But like Mitford, which became like a too-tight collar for Father Tim upon announcing his retirement, Blowing Rock, North Carolina, where Karon has lived for several years since quitting a successful career in advertising and where she has written nearly all her fiction, was threatening to choke the kind of freedom she needed to continue writing. She still has a house and family there, reasons to visit often. But for creative privacy, success sent her scurrying.

"People were coming from all parts of the country to Blowing Rock," Karon said in a recent interview. "Folks in town would tell them where I lived. I'd have people climbing through my hedges, ringing my doorbell, and peeking into my windows at all hours of the day."

Her small town friends

Karon didn't flee the intrusions because she dislikes people. Her love for people is clear in how she treats characters in her books. They win respect, not with extraordinary feats over uncommon odds, but by moving through life's struggles, surprises, and interactions with an innate devotion to things that really matter. To understand them fully, readers must start with the first book in the series and go from there.

Father Tim, for example, whom Karon describes as the parson (derived from the word, person), is the one to whom people in town reveal themselves, the one who listens to what's happening in their lives.

"He's an ordinary human being, sweet and tender, and a man of God, who lives out his convictions in the midst of a town filled with other ordinary people," Karon says.

Father Tim is also human in his frailty; a man who struggles with disappointments, impatience, fears, and health concerns. He gets tired and used up by personal and parish demands, yet he's too sensible and committed to take a little time off, much less an expensive vacation.

"Even after he retires, when he's got all the time in the world, and has a bit of money from what his mother left him, he just doesn't know how to have fun," Karon says.

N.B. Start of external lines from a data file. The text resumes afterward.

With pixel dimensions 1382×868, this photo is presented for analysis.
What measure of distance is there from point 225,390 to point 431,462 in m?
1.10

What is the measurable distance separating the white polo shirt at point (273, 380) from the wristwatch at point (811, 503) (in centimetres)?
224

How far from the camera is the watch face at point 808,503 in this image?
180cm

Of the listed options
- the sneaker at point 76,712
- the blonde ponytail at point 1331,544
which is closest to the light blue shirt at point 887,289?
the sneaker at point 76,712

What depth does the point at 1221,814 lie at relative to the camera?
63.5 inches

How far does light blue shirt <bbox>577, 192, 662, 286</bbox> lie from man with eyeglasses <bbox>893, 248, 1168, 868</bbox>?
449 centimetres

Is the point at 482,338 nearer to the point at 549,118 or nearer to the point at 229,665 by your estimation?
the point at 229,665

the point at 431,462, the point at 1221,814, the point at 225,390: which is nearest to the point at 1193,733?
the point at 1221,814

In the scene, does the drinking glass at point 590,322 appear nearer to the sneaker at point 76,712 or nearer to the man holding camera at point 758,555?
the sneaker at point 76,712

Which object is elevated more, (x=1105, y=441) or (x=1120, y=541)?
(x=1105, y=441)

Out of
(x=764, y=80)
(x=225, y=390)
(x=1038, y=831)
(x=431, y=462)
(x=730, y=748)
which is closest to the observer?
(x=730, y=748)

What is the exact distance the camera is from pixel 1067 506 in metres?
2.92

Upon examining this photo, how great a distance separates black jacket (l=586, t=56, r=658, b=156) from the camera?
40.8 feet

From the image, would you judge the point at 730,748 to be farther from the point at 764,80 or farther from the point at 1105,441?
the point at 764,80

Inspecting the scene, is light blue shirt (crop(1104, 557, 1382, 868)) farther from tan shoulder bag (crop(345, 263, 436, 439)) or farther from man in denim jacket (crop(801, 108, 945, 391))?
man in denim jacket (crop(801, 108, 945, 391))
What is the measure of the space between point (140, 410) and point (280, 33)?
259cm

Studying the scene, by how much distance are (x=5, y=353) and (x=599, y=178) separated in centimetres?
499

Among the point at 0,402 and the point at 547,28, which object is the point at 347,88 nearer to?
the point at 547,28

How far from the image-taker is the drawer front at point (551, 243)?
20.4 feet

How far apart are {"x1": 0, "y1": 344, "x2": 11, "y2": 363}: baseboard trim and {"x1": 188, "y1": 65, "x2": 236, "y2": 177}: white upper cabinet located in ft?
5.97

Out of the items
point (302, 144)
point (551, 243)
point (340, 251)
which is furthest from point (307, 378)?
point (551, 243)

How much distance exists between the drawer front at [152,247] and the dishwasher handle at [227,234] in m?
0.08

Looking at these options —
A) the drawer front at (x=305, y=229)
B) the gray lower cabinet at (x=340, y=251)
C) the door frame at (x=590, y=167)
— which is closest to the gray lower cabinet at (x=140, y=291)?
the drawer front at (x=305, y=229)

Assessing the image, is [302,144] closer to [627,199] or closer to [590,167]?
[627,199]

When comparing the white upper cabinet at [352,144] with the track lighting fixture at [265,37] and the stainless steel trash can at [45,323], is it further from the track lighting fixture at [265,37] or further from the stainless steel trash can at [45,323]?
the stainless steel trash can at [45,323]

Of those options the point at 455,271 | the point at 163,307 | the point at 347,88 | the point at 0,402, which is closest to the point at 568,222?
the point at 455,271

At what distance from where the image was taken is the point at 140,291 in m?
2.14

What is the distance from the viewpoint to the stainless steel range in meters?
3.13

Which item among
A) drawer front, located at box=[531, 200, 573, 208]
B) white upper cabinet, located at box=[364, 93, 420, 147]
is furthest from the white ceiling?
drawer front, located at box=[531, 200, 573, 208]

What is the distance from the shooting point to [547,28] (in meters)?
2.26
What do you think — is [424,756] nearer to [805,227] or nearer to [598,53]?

Cynthia Coppersmith, Father Tim's attractive neighbor with good legs and a sassy white cat and who eventually becomes the Episcopal priest's soul sounding-board and wife, knows how to have fun. She can, and does, carve out time for a retreat, vacation, even retirement for her harried husband. But like him and every other character in Karon's books, she is not without flaws. Sometime in her past there was a divorce to a high-ranking government official and a near-suicidal depression. And she is far too committed to writing children's books to fit the mold of a small-town parson's wife.